What is required: Reproduce the opening portion of the listing verbatim: the part that begins with its first line and ends with the line containing "199 centimetres", both ends included.

══ Input data ══

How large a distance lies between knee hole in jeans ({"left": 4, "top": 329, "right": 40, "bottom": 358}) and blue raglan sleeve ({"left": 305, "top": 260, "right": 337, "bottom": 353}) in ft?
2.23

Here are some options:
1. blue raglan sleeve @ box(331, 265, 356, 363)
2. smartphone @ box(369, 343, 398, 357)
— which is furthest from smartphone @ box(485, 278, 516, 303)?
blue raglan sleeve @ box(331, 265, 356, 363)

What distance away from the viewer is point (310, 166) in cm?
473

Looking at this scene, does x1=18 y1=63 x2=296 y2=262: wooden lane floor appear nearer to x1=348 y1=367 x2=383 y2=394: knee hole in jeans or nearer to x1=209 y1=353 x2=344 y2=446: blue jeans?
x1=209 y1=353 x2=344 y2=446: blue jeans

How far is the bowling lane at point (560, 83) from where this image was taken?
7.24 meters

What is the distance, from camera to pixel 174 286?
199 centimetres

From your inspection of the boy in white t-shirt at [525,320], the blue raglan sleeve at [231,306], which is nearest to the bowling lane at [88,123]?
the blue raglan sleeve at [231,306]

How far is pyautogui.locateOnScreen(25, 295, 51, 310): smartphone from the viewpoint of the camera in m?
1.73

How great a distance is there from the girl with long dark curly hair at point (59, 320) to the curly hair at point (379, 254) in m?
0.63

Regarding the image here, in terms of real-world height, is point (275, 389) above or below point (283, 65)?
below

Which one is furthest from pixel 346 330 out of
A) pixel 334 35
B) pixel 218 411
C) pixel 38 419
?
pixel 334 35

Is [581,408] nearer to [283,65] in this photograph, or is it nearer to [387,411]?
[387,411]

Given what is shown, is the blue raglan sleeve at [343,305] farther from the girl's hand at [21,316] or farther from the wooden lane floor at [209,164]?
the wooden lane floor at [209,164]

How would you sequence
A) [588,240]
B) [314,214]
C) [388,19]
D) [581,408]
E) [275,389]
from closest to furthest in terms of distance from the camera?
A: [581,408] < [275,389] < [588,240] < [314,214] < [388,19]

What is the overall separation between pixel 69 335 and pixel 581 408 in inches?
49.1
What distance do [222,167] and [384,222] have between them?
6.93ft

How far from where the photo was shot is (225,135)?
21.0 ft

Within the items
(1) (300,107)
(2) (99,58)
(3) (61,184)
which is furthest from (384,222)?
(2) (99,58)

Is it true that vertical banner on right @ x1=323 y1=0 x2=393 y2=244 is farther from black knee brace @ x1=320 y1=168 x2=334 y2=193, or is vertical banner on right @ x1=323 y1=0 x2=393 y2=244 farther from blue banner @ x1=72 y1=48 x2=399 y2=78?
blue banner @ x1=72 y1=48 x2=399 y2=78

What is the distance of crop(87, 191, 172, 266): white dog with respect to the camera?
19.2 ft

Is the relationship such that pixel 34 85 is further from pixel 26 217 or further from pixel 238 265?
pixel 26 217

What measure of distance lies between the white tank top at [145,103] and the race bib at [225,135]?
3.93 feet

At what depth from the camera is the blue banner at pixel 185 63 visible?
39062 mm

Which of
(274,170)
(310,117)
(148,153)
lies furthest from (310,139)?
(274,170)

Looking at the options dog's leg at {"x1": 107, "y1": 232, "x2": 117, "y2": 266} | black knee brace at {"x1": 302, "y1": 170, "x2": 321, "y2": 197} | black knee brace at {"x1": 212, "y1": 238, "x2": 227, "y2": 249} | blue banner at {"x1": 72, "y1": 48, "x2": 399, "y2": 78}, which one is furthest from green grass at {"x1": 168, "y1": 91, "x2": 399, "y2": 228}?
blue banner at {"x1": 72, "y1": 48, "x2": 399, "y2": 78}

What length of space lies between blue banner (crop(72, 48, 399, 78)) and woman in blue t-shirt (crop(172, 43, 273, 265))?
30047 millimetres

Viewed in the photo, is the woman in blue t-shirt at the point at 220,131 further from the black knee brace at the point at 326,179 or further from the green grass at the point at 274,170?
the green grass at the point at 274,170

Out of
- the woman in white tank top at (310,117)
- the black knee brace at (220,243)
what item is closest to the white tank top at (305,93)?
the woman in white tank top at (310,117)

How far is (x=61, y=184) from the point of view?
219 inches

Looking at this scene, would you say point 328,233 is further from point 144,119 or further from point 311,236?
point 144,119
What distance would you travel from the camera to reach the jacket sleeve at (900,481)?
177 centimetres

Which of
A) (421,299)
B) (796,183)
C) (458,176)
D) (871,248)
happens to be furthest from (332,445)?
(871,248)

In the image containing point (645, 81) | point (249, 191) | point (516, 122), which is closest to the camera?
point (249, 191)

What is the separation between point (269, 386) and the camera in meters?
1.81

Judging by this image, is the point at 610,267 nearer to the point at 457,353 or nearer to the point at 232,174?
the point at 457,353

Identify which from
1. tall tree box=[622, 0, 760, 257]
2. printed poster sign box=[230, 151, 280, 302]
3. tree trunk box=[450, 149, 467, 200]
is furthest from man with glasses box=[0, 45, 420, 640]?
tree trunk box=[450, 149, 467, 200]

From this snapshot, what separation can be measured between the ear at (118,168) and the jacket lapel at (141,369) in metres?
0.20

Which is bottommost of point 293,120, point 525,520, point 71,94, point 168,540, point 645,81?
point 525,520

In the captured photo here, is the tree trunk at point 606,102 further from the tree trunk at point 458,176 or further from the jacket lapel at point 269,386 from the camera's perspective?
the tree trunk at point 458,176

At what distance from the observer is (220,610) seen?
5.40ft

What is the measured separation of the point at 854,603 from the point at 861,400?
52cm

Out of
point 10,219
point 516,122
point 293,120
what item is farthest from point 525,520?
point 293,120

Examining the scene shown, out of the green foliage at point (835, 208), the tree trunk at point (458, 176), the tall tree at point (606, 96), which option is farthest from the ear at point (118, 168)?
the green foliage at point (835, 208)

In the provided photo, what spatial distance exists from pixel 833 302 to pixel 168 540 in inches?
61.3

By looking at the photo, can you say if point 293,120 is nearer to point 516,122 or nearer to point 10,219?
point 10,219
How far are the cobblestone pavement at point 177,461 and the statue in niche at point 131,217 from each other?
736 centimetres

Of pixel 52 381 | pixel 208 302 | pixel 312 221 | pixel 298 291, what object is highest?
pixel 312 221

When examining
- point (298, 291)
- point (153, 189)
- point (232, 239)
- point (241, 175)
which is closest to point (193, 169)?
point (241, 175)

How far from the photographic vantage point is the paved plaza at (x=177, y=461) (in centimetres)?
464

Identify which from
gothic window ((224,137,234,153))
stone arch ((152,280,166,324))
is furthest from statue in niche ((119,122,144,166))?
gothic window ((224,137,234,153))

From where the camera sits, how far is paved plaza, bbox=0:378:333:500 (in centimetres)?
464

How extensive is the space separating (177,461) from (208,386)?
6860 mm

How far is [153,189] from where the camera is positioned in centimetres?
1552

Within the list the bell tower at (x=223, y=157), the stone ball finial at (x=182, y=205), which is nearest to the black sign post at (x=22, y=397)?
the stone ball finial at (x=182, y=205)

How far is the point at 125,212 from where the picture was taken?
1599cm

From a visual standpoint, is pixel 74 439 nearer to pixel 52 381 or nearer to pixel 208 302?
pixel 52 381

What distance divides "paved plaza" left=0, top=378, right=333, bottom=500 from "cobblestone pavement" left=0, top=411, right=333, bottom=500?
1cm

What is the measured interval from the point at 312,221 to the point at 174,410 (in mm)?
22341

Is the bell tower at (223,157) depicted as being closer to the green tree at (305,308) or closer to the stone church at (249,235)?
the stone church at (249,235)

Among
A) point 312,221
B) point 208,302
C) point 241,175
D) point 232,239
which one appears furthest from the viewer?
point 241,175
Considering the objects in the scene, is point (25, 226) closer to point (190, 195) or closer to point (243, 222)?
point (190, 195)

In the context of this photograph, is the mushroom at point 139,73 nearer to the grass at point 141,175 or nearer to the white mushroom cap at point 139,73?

═══

Reply:
How large a distance lies between knee hole in jeans ({"left": 4, "top": 329, "right": 40, "bottom": 358}) and blue raglan sleeve ({"left": 305, "top": 260, "right": 337, "bottom": 353}) in ft?
2.23

Here are some options:
1. blue raglan sleeve @ box(331, 265, 356, 363)
2. smartphone @ box(369, 343, 398, 357)
— which is furthest from smartphone @ box(485, 278, 516, 303)?
blue raglan sleeve @ box(331, 265, 356, 363)

What distance away from the viewer is point (310, 166) in cm?
473

Looking at this scene, does x1=18 y1=63 x2=296 y2=262: wooden lane floor appear nearer to x1=348 y1=367 x2=383 y2=394: knee hole in jeans or nearer to x1=209 y1=353 x2=344 y2=446: blue jeans?
x1=209 y1=353 x2=344 y2=446: blue jeans

How far is the bowling lane at point (560, 83) from where this image was taken?
7.24 meters

What is the distance, from camera to pixel 174 286?
199 centimetres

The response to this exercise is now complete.